第3話 面白い男とつまらない男

ドゴンッ


 鈍い音が頭の中に響きわたる。

(あれっ)


 朦朧する中、目の前のあった人影がいなくなり、周りがうるさくなって頭が割れそうになる。なんとか重い瞼を開けようとするといつもと同じ、四角リングがあるような気がするがいつもより狭く感じるのは気のせいだろうか。

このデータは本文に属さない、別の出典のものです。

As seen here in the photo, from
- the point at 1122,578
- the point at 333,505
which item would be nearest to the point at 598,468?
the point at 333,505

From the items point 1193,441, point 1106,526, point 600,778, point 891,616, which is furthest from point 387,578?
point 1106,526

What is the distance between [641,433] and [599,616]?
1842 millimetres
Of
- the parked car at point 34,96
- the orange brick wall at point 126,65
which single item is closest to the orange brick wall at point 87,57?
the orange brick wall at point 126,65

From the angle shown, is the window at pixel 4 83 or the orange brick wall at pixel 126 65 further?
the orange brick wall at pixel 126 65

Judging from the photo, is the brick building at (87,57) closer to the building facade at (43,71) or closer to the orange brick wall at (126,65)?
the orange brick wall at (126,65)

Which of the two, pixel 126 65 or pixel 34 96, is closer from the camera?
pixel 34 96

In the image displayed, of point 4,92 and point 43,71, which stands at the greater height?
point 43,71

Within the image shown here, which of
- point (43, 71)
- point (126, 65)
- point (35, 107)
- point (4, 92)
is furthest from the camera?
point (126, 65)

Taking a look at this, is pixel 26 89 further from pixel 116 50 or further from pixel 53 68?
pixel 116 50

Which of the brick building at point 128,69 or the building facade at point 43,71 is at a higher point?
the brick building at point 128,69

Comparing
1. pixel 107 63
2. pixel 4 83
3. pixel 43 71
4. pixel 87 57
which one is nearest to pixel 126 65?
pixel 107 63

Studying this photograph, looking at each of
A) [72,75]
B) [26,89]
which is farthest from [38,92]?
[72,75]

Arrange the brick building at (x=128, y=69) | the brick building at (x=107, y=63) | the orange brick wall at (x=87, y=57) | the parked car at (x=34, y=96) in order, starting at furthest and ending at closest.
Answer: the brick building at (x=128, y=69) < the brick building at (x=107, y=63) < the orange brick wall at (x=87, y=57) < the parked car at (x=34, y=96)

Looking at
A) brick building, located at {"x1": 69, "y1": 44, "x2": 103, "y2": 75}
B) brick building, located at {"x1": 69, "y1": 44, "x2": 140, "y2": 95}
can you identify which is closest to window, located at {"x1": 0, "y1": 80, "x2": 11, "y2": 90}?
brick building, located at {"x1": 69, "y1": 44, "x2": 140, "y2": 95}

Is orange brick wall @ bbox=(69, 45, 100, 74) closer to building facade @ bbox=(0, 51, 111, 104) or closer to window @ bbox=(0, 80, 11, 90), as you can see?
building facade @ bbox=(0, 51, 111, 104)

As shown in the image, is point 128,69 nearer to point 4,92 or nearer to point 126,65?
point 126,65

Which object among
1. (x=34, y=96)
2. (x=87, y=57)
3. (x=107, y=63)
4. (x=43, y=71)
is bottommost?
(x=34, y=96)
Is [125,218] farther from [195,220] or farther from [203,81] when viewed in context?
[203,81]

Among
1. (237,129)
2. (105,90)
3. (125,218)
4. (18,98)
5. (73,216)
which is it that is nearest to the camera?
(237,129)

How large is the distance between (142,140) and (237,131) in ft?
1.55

(目の前の敵がいないってことはラウンド終了か?トレーナー・・・)

 

―――21連敗したって気にすんじゃねぇよ。止まない雨はねえんだから


 ぶっきらぼうで、それでいて面倒見のあるいつものトレーナーの悲しい顔を思い出す。


(あぁ、そうだ。俺は・・・総合格闘技を辞めたんだ・・・あれっ、じゃあ・・・)


「来るわよ!!」

 その声の方を見ると、この前の九条凛がいた。ポニーテール姿がかわいい。

「あっ、思い出した」


 ドゴォォオオン


 急に後ろから首のあたりに強い衝撃が走り、頭からマットに叩きつけられる。



―――3日前

「へっ?プロレス?それも、明々後日?」

「そっ!明々後日。ちなみにあなたが勝たないと、私はあいつの奥さんになって、このジムは潰れちゃうから。頑張ってね♡」

 凛がポスターを指差す。金髪に鋭い目つき。笑顔から顔を出す頑丈そうな歯。分厚い胸板、引き締まった足腰、陸上選手の太もものような腕。

 

 プロレスをほとんど知らない人でも知っている有名人———

 フェニックス・カイザーを指差す。

 

「えっ、無理無理。俺総合格闘家だし、それも21連敗して引退決めたばかりだし」

「引退決めたんでしょ?じゃあ、バイバイ総合格闘技、よろしくねプロレスさん、ってことで」

 無茶苦茶なことを言っているが、不覚にも凛のまっすぐな笑顔はとてもすてきだと思ってしまった。